:: Stated goal ::
Copy every line of the listing below verbatim, leaving nothing out.

(A run of records)

######

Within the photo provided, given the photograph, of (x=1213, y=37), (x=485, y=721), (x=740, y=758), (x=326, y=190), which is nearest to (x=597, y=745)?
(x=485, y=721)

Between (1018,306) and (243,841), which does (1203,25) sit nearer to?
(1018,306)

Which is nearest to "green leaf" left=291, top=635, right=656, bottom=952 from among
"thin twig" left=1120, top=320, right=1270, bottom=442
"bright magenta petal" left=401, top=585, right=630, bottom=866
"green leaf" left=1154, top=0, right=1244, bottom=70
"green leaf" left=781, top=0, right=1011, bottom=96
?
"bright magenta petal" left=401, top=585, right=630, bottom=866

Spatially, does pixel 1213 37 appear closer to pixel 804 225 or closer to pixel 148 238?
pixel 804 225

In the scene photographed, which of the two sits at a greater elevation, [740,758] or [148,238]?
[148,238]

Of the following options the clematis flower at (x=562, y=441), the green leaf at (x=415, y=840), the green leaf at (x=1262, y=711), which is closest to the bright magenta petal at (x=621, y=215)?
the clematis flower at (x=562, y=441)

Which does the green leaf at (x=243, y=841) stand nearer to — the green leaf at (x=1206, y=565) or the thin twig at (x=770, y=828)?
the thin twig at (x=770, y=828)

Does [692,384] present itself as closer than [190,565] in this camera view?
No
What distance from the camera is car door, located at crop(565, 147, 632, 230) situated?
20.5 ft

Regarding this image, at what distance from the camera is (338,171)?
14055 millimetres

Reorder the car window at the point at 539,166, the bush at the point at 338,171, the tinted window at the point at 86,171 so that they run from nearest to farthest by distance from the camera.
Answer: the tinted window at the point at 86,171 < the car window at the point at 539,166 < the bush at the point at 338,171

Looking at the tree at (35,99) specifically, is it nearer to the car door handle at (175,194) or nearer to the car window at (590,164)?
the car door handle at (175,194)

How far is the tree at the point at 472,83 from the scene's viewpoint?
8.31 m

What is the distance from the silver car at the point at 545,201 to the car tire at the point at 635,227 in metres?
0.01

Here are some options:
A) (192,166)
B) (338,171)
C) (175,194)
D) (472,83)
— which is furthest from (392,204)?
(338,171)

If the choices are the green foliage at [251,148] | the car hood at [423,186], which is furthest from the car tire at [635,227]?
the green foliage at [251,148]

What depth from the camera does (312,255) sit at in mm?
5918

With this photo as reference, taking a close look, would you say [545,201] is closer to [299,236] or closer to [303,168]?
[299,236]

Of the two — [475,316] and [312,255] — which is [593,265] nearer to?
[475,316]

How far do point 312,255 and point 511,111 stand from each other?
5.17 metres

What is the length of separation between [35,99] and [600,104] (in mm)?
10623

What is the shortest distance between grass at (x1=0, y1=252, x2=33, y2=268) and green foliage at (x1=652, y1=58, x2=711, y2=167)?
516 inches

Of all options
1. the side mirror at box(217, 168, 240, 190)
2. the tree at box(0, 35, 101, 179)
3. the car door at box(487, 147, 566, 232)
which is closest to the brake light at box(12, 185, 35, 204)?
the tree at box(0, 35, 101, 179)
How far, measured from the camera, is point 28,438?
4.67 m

######

:: Expected answer ::
Within the photo provided, given the photograph, of (x=1213, y=37), (x=485, y=721), (x=740, y=758), (x=326, y=190), which is nearest to (x=597, y=745)?
(x=485, y=721)

Between (1018,306) and (243,841), which does (1203,25) sit nearer to?
(1018,306)

Which is nearest to "green leaf" left=291, top=635, right=656, bottom=952 from among
"thin twig" left=1120, top=320, right=1270, bottom=442
"bright magenta petal" left=401, top=585, right=630, bottom=866
"green leaf" left=1154, top=0, right=1244, bottom=70
"green leaf" left=781, top=0, right=1011, bottom=96
?
"bright magenta petal" left=401, top=585, right=630, bottom=866

Spatially, does pixel 1213 37 appear closer to pixel 804 225 or closer to pixel 148 238?
pixel 804 225

In the scene photographed, which of the two sits at a greater elevation, [740,758] or [148,238]?
[148,238]

Of the following options the clematis flower at (x=562, y=441), the green leaf at (x=415, y=840), the green leaf at (x=1262, y=711), which is closest to the bright magenta petal at (x=621, y=215)?
the clematis flower at (x=562, y=441)

Which does the green leaf at (x=243, y=841) stand nearer to — the green leaf at (x=1206, y=565) or the thin twig at (x=770, y=828)?
the thin twig at (x=770, y=828)

Does [692,384] present itself as closer than [190,565] in this camera view?
No
What distance from the camera is car door, located at crop(565, 147, 632, 230) situated?
20.5 ft

Regarding this image, at what distance from the camera is (338,171)?
14055 millimetres

Reorder the car window at the point at 539,166, the bush at the point at 338,171, the tinted window at the point at 86,171 so that they run from nearest to farthest by distance from the camera.
Answer: the tinted window at the point at 86,171 < the car window at the point at 539,166 < the bush at the point at 338,171

Looking at the tree at (35,99) specifically, is it nearer to the car door handle at (175,194) or nearer to the car window at (590,164)?
the car door handle at (175,194)

How far is the tree at the point at 472,83 from the scene's viewpoint?
8.31 m

What is the distance from the silver car at the point at 545,201 to the car tire at the point at 635,227 in metres?
0.01

Here are some options:
A) (192,166)
B) (338,171)
C) (175,194)
D) (472,83)
— which is furthest from (392,204)?
(338,171)

If the choices are the green foliage at [251,148] | the car hood at [423,186], which is furthest from the car tire at [635,227]?
the green foliage at [251,148]

What depth from the camera does (312,255) sit at in mm?
5918

With this photo as reference, taking a close look, would you say [545,201] is closer to [299,236] or closer to [303,168]?
[299,236]

Of the two — [475,316] and [312,255] — which is [593,265] nearer to?
[475,316]

How far do point 312,255 and point 511,111 stand from each other?
5.17 metres

What is the length of separation between [35,99] and [600,104] (in mm)?
10623

What is the shortest distance between grass at (x1=0, y1=252, x2=33, y2=268) and green foliage at (x1=652, y1=58, x2=711, y2=167)?
516 inches

Of all options
1. the side mirror at box(217, 168, 240, 190)
2. the tree at box(0, 35, 101, 179)
3. the car door at box(487, 147, 566, 232)
which is closest to the brake light at box(12, 185, 35, 204)?
the tree at box(0, 35, 101, 179)
How far, measured from the camera, is point 28,438?
4.67 m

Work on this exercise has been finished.